On the Problems with Candles and the Joys of Homemade Stove-top Scents:

Lemon Rosemary Potpourri. Photo by Samantha McClellan
Lemon Rosemary Potpourri. Photo by Samantha McClellan

I have a confession, I am a recovering candle addict. I always had at least one deliciously scented candle in the kitchen area of my apartment that I lit every single night. I loved the ambient light, I loved the scent, and I loved that even if I hadn’t cleaned up from the day or cleaned the apartment just lighting that lovely little candle made me feel like things looked nice. (irrational? yes, but true)

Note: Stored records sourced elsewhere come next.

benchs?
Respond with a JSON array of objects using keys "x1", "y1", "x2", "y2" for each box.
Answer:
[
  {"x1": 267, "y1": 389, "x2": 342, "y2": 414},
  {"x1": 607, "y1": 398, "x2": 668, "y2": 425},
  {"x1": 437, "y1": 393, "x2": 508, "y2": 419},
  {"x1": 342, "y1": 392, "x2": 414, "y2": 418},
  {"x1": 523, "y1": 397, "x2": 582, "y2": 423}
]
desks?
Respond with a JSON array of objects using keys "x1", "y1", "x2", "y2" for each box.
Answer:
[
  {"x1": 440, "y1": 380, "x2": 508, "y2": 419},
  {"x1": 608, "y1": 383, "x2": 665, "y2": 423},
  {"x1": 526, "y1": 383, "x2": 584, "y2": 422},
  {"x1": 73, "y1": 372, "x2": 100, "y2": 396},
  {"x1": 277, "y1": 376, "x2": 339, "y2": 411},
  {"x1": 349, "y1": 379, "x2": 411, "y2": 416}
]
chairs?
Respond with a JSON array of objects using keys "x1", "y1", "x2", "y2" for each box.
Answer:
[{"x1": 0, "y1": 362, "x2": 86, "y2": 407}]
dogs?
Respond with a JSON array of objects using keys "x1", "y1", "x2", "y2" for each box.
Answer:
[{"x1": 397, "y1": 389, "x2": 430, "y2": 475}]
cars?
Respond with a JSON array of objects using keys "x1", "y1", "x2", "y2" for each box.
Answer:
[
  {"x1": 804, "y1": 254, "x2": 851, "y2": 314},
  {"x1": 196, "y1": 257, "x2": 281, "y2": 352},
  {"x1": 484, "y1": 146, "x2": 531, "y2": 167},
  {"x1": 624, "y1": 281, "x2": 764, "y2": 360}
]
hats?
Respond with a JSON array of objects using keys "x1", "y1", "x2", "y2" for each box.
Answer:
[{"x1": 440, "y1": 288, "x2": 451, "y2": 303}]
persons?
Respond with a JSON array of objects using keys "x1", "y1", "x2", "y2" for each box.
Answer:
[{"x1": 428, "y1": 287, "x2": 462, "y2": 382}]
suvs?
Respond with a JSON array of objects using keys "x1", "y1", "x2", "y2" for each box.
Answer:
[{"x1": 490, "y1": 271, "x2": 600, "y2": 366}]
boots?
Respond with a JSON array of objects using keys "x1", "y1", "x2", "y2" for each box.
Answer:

So, what is the problem? Well first, candles are expensive. Even the cheapest candles sold at the grocery store are at least 7-9 dollars or more. Which when you are going through them every few weeks, adds up. Secondly, most candles contain very dangerous levels of toxins and potential carcinogens. The only beneficial, healthy type of candle is a pure beeswax candle which is much more expensive. In fact, beeswax candles have even been shown to help reduce the symptoms of asthma, allergies, and hay fever in some cases. However, most candles, especially the deliciously scented type, are generally made of either soy or, more likely, paraffin. Paraffin alone contains a large amount of toxins and carcinogens when burned, and all scents and dyes are chemically based and potentially toxic because even pure essential oils are not safe when burned because the heat changes the molecular structure of the oil. Finally, even soy candles which have a reputation of burning cleaner release a smaller amount of toxins and carcinogens as well as carrying with them a large environmental concern, because over 90% of all soy is genetically modified.

So, what can we do to avoid the use of candles but also have a home that smells yummy and inviting? Why, make some stove top potpourri of course! There are so many variations of this type of potpourri the possibilities are as endless as the options at the Yankee Candle store. You simply get together a couple of natural aromatic ingredients, add water, and simmer on a very very low heat setting while you are at home. Obviously, the while you are at home part is important… you will need to remember to turn it off when you leave, as well as add water if it starts to get low.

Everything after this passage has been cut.